── Records to process
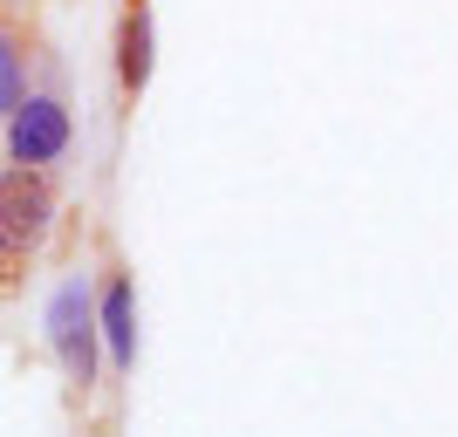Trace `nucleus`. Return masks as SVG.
<instances>
[{
  "mask_svg": "<svg viewBox=\"0 0 458 437\" xmlns=\"http://www.w3.org/2000/svg\"><path fill=\"white\" fill-rule=\"evenodd\" d=\"M123 7H144V0H123Z\"/></svg>",
  "mask_w": 458,
  "mask_h": 437,
  "instance_id": "0eeeda50",
  "label": "nucleus"
},
{
  "mask_svg": "<svg viewBox=\"0 0 458 437\" xmlns=\"http://www.w3.org/2000/svg\"><path fill=\"white\" fill-rule=\"evenodd\" d=\"M96 342H103L96 294H89L82 273H69V281L55 287V301H48V349H55V362H62V376H69L76 397L96 390Z\"/></svg>",
  "mask_w": 458,
  "mask_h": 437,
  "instance_id": "f03ea898",
  "label": "nucleus"
},
{
  "mask_svg": "<svg viewBox=\"0 0 458 437\" xmlns=\"http://www.w3.org/2000/svg\"><path fill=\"white\" fill-rule=\"evenodd\" d=\"M144 82H151V14L123 7V21H116V89L137 103Z\"/></svg>",
  "mask_w": 458,
  "mask_h": 437,
  "instance_id": "39448f33",
  "label": "nucleus"
},
{
  "mask_svg": "<svg viewBox=\"0 0 458 437\" xmlns=\"http://www.w3.org/2000/svg\"><path fill=\"white\" fill-rule=\"evenodd\" d=\"M69 137H76L69 103H62L55 89H28V103L7 116V164H35V172H48V164L69 151Z\"/></svg>",
  "mask_w": 458,
  "mask_h": 437,
  "instance_id": "7ed1b4c3",
  "label": "nucleus"
},
{
  "mask_svg": "<svg viewBox=\"0 0 458 437\" xmlns=\"http://www.w3.org/2000/svg\"><path fill=\"white\" fill-rule=\"evenodd\" d=\"M96 322H103V349H110V369L131 376L137 369V294L123 266H103V294H96Z\"/></svg>",
  "mask_w": 458,
  "mask_h": 437,
  "instance_id": "20e7f679",
  "label": "nucleus"
},
{
  "mask_svg": "<svg viewBox=\"0 0 458 437\" xmlns=\"http://www.w3.org/2000/svg\"><path fill=\"white\" fill-rule=\"evenodd\" d=\"M48 226H55V172L7 164L0 172V294L21 287V273L41 253Z\"/></svg>",
  "mask_w": 458,
  "mask_h": 437,
  "instance_id": "f257e3e1",
  "label": "nucleus"
},
{
  "mask_svg": "<svg viewBox=\"0 0 458 437\" xmlns=\"http://www.w3.org/2000/svg\"><path fill=\"white\" fill-rule=\"evenodd\" d=\"M28 103V41L14 21H0V116H14Z\"/></svg>",
  "mask_w": 458,
  "mask_h": 437,
  "instance_id": "423d86ee",
  "label": "nucleus"
}]
</instances>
────
Exercise goal:
Reproduce every line above verbatim, omitting the pictures.

Exercise output:
Trace `nucleus`. Return masks as SVG.
<instances>
[{
  "mask_svg": "<svg viewBox=\"0 0 458 437\" xmlns=\"http://www.w3.org/2000/svg\"><path fill=\"white\" fill-rule=\"evenodd\" d=\"M123 7H144V0H123Z\"/></svg>",
  "mask_w": 458,
  "mask_h": 437,
  "instance_id": "0eeeda50",
  "label": "nucleus"
},
{
  "mask_svg": "<svg viewBox=\"0 0 458 437\" xmlns=\"http://www.w3.org/2000/svg\"><path fill=\"white\" fill-rule=\"evenodd\" d=\"M96 342H103L96 294H89L82 273H69V281L55 287V301H48V349H55V362H62V376H69L76 397L96 390Z\"/></svg>",
  "mask_w": 458,
  "mask_h": 437,
  "instance_id": "f03ea898",
  "label": "nucleus"
},
{
  "mask_svg": "<svg viewBox=\"0 0 458 437\" xmlns=\"http://www.w3.org/2000/svg\"><path fill=\"white\" fill-rule=\"evenodd\" d=\"M144 82H151V14L123 7V21H116V89L137 103Z\"/></svg>",
  "mask_w": 458,
  "mask_h": 437,
  "instance_id": "39448f33",
  "label": "nucleus"
},
{
  "mask_svg": "<svg viewBox=\"0 0 458 437\" xmlns=\"http://www.w3.org/2000/svg\"><path fill=\"white\" fill-rule=\"evenodd\" d=\"M69 137H76L69 103H62L55 89H28V103L7 116V164H35V172H48V164L69 151Z\"/></svg>",
  "mask_w": 458,
  "mask_h": 437,
  "instance_id": "7ed1b4c3",
  "label": "nucleus"
},
{
  "mask_svg": "<svg viewBox=\"0 0 458 437\" xmlns=\"http://www.w3.org/2000/svg\"><path fill=\"white\" fill-rule=\"evenodd\" d=\"M96 322H103V349H110V369L131 376L137 369V294L123 266H103V294H96Z\"/></svg>",
  "mask_w": 458,
  "mask_h": 437,
  "instance_id": "20e7f679",
  "label": "nucleus"
},
{
  "mask_svg": "<svg viewBox=\"0 0 458 437\" xmlns=\"http://www.w3.org/2000/svg\"><path fill=\"white\" fill-rule=\"evenodd\" d=\"M48 226H55V172L7 164L0 172V294L21 287V273L41 253Z\"/></svg>",
  "mask_w": 458,
  "mask_h": 437,
  "instance_id": "f257e3e1",
  "label": "nucleus"
},
{
  "mask_svg": "<svg viewBox=\"0 0 458 437\" xmlns=\"http://www.w3.org/2000/svg\"><path fill=\"white\" fill-rule=\"evenodd\" d=\"M28 103V41L14 21H0V116H14Z\"/></svg>",
  "mask_w": 458,
  "mask_h": 437,
  "instance_id": "423d86ee",
  "label": "nucleus"
}]
</instances>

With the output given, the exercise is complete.